▸ **DATA SHOWN**
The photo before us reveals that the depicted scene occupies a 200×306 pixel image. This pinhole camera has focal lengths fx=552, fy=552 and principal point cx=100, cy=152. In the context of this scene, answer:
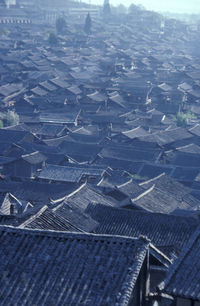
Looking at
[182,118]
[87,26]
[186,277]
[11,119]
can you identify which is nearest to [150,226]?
[186,277]

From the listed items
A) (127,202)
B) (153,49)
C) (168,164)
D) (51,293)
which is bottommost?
(153,49)

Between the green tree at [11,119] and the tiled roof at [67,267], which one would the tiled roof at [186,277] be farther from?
the green tree at [11,119]

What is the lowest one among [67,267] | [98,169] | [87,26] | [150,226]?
[87,26]

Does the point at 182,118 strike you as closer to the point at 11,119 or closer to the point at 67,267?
the point at 11,119

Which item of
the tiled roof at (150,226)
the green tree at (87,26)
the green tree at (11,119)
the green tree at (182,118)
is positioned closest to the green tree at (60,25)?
the green tree at (87,26)

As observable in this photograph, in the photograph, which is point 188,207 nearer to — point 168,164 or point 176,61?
point 168,164

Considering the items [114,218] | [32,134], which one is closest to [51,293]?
[114,218]
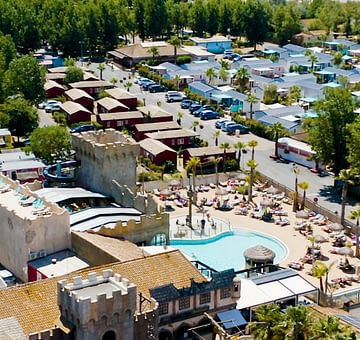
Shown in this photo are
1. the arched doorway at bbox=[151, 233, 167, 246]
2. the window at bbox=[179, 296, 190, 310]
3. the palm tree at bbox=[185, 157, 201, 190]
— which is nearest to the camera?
the window at bbox=[179, 296, 190, 310]

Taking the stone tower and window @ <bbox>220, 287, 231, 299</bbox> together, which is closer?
the stone tower

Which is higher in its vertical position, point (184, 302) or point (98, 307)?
point (98, 307)

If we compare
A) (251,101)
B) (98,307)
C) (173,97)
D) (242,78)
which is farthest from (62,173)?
(242,78)

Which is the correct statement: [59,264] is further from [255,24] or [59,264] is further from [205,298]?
[255,24]

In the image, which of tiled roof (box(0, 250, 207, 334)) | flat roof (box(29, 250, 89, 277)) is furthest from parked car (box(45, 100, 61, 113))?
tiled roof (box(0, 250, 207, 334))

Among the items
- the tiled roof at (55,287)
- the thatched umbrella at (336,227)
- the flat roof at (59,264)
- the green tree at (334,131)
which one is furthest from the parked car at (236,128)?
the tiled roof at (55,287)

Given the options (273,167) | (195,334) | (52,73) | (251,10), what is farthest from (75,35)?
(195,334)

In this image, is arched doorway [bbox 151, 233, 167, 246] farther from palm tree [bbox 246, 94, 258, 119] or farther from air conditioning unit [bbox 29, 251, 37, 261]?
palm tree [bbox 246, 94, 258, 119]
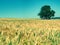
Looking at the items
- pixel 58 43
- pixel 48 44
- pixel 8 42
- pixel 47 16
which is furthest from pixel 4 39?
pixel 47 16

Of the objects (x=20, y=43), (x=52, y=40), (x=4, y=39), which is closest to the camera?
(x=20, y=43)

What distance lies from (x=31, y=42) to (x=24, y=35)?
0.77 m

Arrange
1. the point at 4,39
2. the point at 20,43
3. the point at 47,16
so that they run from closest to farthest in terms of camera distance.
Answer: the point at 20,43 → the point at 4,39 → the point at 47,16

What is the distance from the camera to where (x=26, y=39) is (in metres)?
5.27

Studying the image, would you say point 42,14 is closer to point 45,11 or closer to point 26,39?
point 45,11

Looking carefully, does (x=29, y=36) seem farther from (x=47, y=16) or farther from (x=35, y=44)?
(x=47, y=16)

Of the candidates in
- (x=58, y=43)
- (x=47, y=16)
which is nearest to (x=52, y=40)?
(x=58, y=43)

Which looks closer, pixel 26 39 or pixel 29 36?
pixel 26 39

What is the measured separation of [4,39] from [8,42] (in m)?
0.37

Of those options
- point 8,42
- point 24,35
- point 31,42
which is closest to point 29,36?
point 24,35

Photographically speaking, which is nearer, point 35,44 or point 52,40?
point 35,44

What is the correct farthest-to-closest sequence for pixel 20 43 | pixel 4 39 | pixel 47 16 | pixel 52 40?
pixel 47 16 → pixel 52 40 → pixel 4 39 → pixel 20 43

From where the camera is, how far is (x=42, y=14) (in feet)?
270

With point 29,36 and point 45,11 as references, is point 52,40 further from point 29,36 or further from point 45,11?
point 45,11
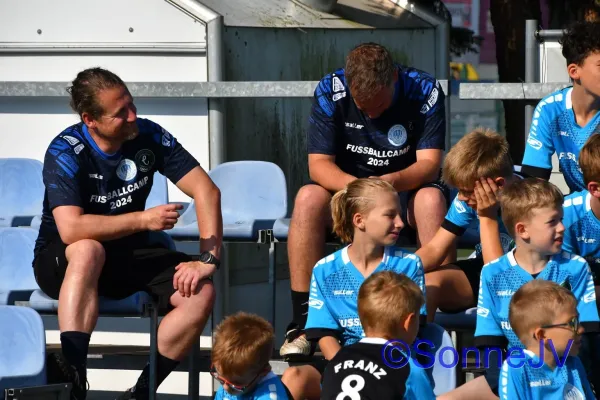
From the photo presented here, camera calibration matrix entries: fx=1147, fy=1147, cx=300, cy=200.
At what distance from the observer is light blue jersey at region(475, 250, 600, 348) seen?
13.1 feet

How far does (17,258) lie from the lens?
5223mm

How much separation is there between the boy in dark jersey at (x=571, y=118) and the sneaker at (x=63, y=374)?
2015 millimetres

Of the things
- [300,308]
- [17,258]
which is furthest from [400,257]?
[17,258]

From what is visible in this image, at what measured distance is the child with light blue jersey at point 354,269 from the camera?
4.14 meters

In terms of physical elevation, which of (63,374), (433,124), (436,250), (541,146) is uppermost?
(433,124)

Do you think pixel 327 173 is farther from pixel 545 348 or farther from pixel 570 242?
pixel 545 348

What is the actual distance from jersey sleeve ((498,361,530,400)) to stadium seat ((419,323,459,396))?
283mm

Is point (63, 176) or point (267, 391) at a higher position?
point (63, 176)

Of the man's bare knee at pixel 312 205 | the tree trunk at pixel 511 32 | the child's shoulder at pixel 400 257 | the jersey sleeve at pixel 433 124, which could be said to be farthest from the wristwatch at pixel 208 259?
the tree trunk at pixel 511 32

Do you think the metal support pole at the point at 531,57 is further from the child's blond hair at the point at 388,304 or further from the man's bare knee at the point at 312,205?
the child's blond hair at the point at 388,304

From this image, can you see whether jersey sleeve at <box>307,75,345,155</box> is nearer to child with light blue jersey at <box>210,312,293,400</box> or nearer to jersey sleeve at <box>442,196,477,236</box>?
jersey sleeve at <box>442,196,477,236</box>

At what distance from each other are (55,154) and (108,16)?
1872mm

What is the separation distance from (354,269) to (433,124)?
3.67ft

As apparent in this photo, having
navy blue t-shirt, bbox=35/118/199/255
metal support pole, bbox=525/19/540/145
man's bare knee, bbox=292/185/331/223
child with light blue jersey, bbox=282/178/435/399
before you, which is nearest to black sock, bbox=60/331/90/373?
navy blue t-shirt, bbox=35/118/199/255
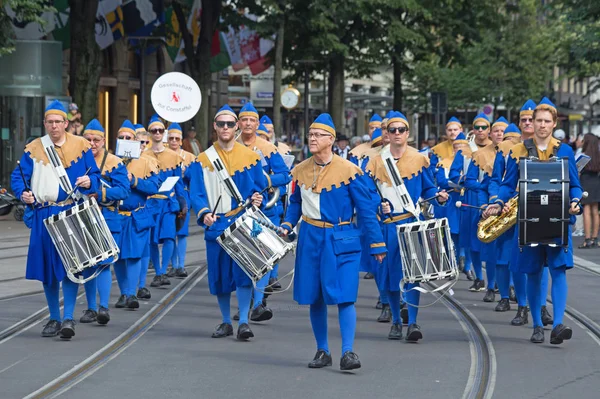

▸ **PROBLEM DETAILS**
Pick out each line in the rows above that contains the string "stone" and copy it. Letter case counts.

▸ **EXERCISE ANSWER**
Taking the stone tower and window @ <bbox>220, 287, 231, 299</bbox> together, which is closer?
the stone tower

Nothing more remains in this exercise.